The Secret Power of Music Lessons

October 6, 2023

For many families in Highland Park and Highwood, their Park District is the place for recreation and healthy activities, including music lessons!

Ask Sonia Rochon, and she’ll focus on something you might not think of as what we do here: how much her son Desmond loves taking piano lessons at the Park District! Sonia and her family moved to Highland Park from Chicago in 2019. In addition to taking other fun classes at West Ridge Center, Desmond, who is now in 4th grade, has been studying piano for the past year. “He really likes his teacher,” said Sonia. We hear that a lot about our teachers, and it’s something we’re quite proud of. “He’s come a long way in a short time,” said Sonia, “and I feel like he’s gotten a great start for everything moving forward.”

She also agreed with some other things that music educators have always known, and that we stress in our program: learning to read music is akin to learning and communicating in another language, and playing an instrument activates parts of the brain that are strikingly different than the ones we use when listening to music. That can help students, of any age, be more successful in other areas of academics and socialization. Research on the neurobiological effects of music on the brain has shown that the process by which we hear and interpret musical sounds is quite complex and that different types of music, and different musical instruments, activate different areas of the brain. So, while you have always known that playing piano, guitar, or violin is certainly a physical activity with great benefits to manual dexterity, and a mental activity that increases your ability to concentrate and memorize, now you can add brain development to the reasons why taking lessons is good for your health and happiness1. Sweet!
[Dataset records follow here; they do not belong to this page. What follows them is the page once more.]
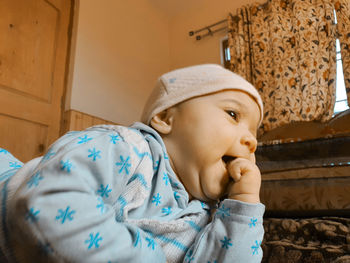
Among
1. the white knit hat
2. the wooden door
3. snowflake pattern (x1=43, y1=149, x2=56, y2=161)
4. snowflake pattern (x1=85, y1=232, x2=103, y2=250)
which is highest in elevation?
the wooden door

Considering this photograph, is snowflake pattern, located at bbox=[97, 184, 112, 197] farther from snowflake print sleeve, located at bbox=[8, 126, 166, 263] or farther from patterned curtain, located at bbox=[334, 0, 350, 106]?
patterned curtain, located at bbox=[334, 0, 350, 106]

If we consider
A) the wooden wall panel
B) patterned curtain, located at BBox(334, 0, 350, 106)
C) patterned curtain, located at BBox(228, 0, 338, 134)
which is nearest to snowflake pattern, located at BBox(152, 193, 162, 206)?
the wooden wall panel

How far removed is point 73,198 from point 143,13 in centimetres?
353

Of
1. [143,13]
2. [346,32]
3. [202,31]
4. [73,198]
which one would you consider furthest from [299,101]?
[73,198]

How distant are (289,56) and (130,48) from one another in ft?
5.82

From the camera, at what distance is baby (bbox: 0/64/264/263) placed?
37 cm

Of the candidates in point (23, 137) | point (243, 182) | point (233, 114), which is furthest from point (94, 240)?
point (23, 137)

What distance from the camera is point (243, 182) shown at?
601 millimetres

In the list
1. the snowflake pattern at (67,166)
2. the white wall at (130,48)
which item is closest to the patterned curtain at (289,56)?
the white wall at (130,48)

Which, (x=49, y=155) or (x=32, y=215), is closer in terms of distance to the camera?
(x=32, y=215)

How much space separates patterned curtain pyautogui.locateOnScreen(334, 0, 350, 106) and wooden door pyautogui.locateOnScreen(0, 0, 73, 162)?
254cm

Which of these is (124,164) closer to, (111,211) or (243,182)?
(111,211)

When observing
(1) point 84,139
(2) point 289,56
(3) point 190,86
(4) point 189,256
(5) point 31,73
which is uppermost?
(2) point 289,56

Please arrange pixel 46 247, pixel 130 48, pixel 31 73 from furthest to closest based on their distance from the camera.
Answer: pixel 130 48 → pixel 31 73 → pixel 46 247
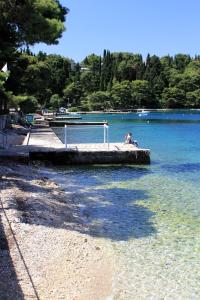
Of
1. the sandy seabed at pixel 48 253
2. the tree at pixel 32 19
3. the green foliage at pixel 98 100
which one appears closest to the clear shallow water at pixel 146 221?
the sandy seabed at pixel 48 253

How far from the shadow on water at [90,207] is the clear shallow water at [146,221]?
0.08 feet

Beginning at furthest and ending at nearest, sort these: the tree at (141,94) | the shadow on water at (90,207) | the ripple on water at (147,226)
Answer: the tree at (141,94)
the shadow on water at (90,207)
the ripple on water at (147,226)

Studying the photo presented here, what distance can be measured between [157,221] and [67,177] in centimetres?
822

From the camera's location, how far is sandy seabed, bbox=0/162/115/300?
7.54m

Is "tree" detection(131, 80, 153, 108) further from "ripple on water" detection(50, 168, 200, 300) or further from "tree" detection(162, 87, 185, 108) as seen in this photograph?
"ripple on water" detection(50, 168, 200, 300)

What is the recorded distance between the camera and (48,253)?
30.3 ft

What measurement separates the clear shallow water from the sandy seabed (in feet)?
1.16

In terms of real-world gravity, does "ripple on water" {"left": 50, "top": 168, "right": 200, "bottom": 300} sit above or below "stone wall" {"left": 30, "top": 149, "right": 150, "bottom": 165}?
below

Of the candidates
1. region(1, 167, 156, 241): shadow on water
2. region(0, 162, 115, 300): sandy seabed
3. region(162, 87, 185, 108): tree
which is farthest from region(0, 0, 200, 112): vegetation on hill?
region(0, 162, 115, 300): sandy seabed

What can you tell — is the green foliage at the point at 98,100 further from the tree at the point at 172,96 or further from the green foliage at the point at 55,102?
the tree at the point at 172,96

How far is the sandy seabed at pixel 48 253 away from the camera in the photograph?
7539 mm

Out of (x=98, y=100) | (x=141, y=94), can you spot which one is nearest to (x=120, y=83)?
(x=141, y=94)

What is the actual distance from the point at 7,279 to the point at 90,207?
685 cm

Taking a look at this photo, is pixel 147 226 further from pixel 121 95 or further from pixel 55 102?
pixel 121 95
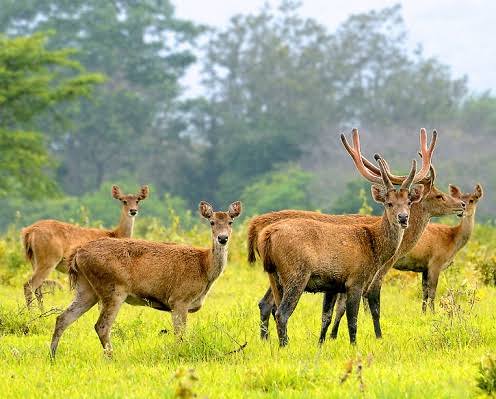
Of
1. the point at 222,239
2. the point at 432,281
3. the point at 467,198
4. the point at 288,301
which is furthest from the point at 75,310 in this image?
the point at 467,198

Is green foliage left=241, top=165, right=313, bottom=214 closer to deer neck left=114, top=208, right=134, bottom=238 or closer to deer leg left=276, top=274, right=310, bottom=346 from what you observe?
deer neck left=114, top=208, right=134, bottom=238

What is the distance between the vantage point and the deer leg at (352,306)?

Of course, we never forget that music lessons at the Park District are fun! Check them out and we think you’ll agree.

1 Here is some extra special “This is your brain on music” fun: Dr. David Silbersweig of the Harvard Medical School has written about these specific areas of the brain and what they do as far as playing and listening to music: The temporal lobe helps us understand tone and pitch. Our cerebellum helps us process rhythm and timing. The amygdala and hippocampus are responsible for emotions and memory.